YOUR GOAL: Extract the final stretch of the data: the line that contains "From point 59,40, point" and every line after it, unaltered, and no other lines.

DATA SHOWN:

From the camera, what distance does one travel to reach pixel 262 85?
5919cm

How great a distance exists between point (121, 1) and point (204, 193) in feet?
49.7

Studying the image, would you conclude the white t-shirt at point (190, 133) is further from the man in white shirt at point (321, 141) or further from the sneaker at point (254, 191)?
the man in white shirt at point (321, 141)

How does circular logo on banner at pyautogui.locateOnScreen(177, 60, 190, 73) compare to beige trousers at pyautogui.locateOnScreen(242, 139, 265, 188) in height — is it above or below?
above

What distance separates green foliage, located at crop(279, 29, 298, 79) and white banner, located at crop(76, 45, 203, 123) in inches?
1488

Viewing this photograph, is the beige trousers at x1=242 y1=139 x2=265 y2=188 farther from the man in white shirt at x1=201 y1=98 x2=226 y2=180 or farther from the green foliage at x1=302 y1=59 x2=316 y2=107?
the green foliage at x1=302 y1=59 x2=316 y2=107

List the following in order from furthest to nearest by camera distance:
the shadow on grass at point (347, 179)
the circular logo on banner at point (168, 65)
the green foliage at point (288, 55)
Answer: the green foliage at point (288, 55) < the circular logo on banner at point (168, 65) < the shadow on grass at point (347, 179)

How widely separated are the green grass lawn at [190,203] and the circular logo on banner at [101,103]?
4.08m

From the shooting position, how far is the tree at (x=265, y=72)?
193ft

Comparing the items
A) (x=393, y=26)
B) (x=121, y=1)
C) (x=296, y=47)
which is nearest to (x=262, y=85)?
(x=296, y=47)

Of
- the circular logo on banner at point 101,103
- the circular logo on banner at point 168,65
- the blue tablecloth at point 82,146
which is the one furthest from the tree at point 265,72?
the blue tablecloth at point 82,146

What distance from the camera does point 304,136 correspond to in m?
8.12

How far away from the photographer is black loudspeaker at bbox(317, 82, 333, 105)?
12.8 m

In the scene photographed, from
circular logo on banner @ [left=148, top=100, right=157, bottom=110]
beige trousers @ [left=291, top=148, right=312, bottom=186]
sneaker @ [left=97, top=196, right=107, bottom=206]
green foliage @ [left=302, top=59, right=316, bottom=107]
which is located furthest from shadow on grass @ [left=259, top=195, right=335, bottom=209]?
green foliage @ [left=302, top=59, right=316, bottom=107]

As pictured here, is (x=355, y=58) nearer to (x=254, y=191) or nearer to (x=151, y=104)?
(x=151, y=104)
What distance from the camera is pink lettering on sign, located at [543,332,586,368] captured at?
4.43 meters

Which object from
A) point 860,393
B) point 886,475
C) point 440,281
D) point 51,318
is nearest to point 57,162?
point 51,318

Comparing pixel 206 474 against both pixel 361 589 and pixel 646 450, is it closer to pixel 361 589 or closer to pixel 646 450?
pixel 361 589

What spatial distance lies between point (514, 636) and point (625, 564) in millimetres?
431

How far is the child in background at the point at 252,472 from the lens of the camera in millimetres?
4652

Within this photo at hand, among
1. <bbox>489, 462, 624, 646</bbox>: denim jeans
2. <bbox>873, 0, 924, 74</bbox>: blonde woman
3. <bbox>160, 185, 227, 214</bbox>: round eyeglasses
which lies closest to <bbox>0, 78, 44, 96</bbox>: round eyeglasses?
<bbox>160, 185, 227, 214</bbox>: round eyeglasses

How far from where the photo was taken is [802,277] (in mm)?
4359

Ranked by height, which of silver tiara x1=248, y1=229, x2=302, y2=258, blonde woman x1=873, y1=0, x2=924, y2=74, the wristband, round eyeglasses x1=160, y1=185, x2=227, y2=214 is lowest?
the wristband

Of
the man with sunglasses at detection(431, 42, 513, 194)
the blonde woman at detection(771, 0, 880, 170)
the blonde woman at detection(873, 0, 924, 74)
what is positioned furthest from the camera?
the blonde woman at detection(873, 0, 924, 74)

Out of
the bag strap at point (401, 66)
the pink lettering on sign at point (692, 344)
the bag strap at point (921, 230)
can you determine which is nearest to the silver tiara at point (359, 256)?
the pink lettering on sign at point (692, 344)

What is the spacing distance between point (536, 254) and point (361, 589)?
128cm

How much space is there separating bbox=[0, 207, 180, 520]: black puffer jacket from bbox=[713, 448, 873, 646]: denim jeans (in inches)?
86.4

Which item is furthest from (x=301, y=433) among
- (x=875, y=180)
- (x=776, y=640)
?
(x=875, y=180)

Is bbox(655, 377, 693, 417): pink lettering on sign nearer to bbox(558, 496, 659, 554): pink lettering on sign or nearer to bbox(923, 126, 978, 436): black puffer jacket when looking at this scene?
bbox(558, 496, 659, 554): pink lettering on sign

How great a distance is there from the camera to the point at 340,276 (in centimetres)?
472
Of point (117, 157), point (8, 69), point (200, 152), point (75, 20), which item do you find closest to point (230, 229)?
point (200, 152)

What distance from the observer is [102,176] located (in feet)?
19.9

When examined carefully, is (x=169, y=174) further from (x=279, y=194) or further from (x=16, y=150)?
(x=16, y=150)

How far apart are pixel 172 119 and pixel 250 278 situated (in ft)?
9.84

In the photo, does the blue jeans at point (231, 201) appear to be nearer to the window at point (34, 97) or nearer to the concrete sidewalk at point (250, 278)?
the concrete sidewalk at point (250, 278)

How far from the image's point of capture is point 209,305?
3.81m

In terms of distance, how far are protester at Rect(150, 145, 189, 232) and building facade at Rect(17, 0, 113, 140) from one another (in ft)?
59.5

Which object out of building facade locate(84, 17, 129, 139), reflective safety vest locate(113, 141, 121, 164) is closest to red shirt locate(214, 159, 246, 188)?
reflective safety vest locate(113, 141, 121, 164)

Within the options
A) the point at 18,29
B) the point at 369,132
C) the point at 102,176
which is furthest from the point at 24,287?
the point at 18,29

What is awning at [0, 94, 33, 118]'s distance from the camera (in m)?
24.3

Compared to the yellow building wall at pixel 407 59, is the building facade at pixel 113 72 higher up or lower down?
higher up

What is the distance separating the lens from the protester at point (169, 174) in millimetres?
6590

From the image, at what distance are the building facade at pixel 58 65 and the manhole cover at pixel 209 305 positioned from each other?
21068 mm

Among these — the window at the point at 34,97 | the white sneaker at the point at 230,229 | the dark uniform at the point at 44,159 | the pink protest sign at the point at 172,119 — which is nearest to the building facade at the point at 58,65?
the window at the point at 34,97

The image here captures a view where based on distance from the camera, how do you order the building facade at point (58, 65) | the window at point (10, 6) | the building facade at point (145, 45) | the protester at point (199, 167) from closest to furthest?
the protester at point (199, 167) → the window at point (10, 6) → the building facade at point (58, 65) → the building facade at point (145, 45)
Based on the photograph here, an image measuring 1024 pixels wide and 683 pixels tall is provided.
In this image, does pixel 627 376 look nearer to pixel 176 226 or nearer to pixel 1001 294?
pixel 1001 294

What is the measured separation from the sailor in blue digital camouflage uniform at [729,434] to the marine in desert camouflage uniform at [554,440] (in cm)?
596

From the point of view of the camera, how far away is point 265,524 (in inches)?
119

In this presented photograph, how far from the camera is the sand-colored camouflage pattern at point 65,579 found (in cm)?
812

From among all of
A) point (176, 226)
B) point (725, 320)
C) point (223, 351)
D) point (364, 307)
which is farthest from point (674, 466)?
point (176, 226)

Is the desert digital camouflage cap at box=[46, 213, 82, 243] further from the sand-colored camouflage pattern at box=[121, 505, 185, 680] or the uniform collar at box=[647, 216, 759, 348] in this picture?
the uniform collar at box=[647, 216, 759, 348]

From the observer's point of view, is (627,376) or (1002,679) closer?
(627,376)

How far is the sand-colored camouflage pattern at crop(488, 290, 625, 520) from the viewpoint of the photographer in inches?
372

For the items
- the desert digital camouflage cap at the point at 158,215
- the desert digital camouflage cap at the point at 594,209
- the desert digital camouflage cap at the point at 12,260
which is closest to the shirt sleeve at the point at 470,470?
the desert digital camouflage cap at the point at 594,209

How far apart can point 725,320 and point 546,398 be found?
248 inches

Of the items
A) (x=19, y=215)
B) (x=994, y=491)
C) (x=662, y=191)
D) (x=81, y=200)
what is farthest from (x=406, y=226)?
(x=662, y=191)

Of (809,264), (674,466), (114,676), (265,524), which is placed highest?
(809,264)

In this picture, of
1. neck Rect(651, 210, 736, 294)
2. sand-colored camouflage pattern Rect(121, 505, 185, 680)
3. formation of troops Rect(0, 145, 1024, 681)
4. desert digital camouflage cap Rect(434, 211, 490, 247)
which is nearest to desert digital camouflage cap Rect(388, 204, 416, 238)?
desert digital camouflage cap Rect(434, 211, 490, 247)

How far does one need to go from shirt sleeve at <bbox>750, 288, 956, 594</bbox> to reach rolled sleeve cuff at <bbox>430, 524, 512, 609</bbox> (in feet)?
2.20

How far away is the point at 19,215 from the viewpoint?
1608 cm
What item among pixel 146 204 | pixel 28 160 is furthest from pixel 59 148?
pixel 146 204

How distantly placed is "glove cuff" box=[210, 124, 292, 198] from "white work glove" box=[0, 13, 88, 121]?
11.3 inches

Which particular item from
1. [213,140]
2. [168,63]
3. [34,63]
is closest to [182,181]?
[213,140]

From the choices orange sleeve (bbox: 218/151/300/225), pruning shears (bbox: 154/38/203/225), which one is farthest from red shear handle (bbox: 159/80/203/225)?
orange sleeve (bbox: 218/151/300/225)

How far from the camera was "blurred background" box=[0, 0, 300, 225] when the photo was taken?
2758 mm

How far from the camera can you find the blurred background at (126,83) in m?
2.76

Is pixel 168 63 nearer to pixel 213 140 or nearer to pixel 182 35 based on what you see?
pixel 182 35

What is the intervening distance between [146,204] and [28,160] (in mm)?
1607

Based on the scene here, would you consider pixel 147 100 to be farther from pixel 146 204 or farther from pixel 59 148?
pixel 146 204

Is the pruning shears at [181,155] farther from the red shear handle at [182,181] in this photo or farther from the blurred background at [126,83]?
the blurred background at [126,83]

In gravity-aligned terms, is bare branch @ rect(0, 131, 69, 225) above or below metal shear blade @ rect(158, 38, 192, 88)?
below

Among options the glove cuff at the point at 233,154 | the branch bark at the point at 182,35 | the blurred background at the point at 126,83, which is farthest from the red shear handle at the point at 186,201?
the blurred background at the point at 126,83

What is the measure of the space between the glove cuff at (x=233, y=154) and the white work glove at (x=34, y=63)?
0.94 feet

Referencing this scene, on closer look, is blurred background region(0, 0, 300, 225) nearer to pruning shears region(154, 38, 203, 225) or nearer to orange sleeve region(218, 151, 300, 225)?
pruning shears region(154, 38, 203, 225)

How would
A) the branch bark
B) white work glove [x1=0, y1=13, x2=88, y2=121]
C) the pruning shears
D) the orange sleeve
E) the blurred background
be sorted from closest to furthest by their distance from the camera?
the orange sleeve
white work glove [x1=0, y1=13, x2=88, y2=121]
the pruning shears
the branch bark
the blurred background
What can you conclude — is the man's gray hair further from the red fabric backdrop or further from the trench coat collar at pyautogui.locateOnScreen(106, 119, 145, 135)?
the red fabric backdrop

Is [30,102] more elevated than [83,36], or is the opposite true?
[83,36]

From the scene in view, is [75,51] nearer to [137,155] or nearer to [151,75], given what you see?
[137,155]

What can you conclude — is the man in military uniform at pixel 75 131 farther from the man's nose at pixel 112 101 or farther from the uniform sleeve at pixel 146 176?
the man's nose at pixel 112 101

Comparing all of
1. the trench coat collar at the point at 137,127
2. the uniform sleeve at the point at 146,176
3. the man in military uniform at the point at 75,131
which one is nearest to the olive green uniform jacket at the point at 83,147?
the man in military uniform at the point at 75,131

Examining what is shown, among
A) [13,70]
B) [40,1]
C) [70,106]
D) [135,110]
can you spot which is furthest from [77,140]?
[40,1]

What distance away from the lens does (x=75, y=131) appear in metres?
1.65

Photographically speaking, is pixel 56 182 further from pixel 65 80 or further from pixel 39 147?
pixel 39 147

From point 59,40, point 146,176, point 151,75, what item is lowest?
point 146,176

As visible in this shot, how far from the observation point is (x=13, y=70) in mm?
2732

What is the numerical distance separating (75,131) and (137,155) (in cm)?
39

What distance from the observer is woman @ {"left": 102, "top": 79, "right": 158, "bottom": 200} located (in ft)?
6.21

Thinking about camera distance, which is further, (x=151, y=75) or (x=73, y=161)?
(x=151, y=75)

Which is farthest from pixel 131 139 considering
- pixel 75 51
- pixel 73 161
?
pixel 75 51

THE RESPONSE:
From point 59,40, point 146,176, point 151,75, what item is lowest?
point 146,176

As visible in this shot, how far from the observation point is (x=13, y=70) in mm?
2732

What is the numerical distance separating (75,131) and (137,155) (in cm)?
39

What distance from the observer is woman @ {"left": 102, "top": 79, "right": 158, "bottom": 200} located (in ft)?
6.21

Thinking about camera distance, which is further, (x=151, y=75) or (x=73, y=161)?
(x=151, y=75)

Which is farthest from pixel 131 139 considering
- pixel 75 51
- pixel 73 161
?
pixel 75 51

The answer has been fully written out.